* _EXERCISE BRIEF_
Count the lines below that contain the string "boat". Reply with that number only.

* _EXERCISE MATERIAL_
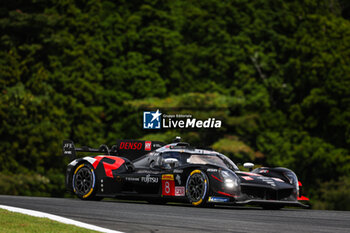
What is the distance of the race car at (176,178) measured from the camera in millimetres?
* * *
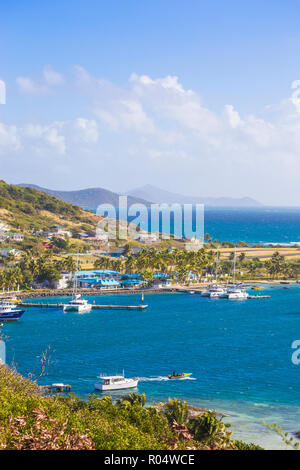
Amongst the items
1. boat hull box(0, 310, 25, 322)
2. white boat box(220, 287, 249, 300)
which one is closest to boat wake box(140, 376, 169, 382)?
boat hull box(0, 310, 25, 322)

* _REPLY_
4